Really, did you catch that? It's illegal for U.S. officials to talk about Israel's nuclear arsenal. As Grant Smith has found
: "Under two known gag orders -- punishable by imprisonment -- U.S. security-cleared government agency employees and contractors may not disclose that Israel has a nuclear weapons program." So perhaps score one for the "One Nation Under Israel" camp.
But ignoring Israel's nuclear weapons has the ironic effect of the naive viewer wondering "why pick on Israel?" -- since the Israeli nuclear arsenal -- which was the brainchild of liberal Zionists Ben Gurion and Shimon Peres -- is sidelined instead of being front and center.
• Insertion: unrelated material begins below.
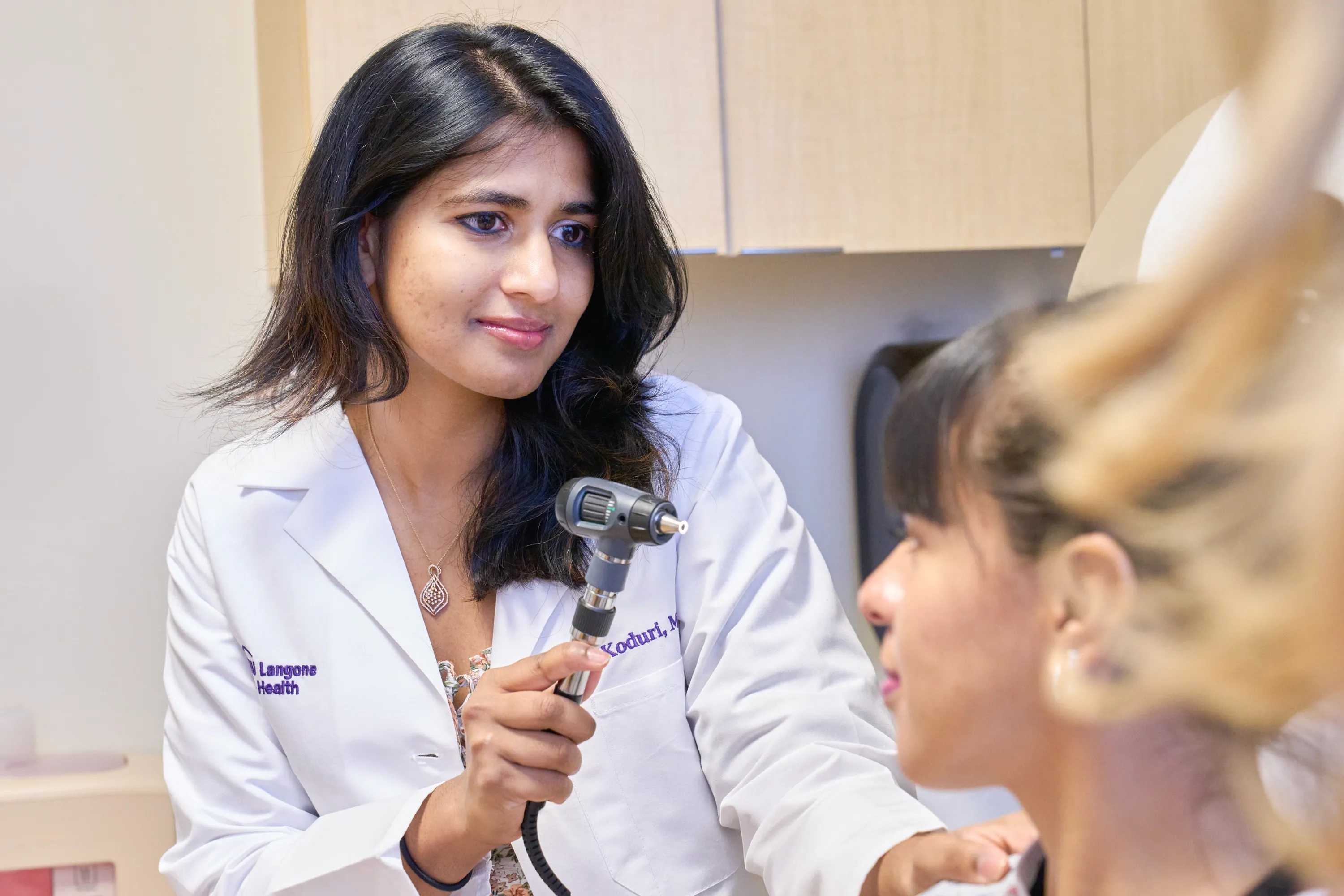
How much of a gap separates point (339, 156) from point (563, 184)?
258 millimetres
Concepcion was certainly difficult, at least for me, to talk with. I tried helping her find housing at one point, which might have lead to connections that might have helped, it was hard to tell at times, but she was undoubtedly a handful -- only housing around the White House would do of course. As if that were selfish of her. I end up wishing I were more patient in trying to help her; God knows she was patient with us.
Still, I wished that the protest would be more understandable, it certainly came off as eccentric at times. But I think that can be fixed without it being effectively sanitized, which seems where it is headed.
Front and center are now typical banal signs, which were back bench material for Concepcion: "War Is Not the Answer". Really? I've got news for you: War often is the answer. War can be exactly the answer if the question is how to effectively dominate the planet, which it often is to many.
The memorial service put on for Concepcion featured a rendition of "Ain't Gonna Study War No More." I disagree. We actually haven't studied war nearly enough. The "peace movement" needs to get over itself and talk about war: the death, destruction, flying limbs and stench of it in precise terms if it has any interest in actually changing things and not just feeling superior to those dreaded Republicans.
Fast disappearing from the vigil is what was central to Concepcion: by embracing a radical humanity, discerning the taboos of the establishment, she rightly raged against them. At the current rate, I fully expect "Free Tibet" signs to pop up at the vigil.
In my chatting with her occasionally over the years, I think Concepcion pointed to a central truth -- that colonialism and Zionism were central forces threatening the planet. And that central truth is continually obscured by people talking about neo-conservatives or liberal interventionists instead of seeing an entire neo-colonial project at work, or perhaps not so "neo" at times -- just plain colonial. And one should be clear: She didn't really single out Israel as some do -- she'd talk about unmentionable U.S. "terrorism" and "war crimes" as easily as Israeli.
If she seemed to become overly persistent on imperialism and Zionism and Israel's unacknowledged threat to humanity, I think it was a reaction not just to those threats and officialdom and not just to corporate media -- but also "progressive" activists' silence on central questions of nuclear armed Zionism.
Unfortunately, her own memorial service became a monument to that silence.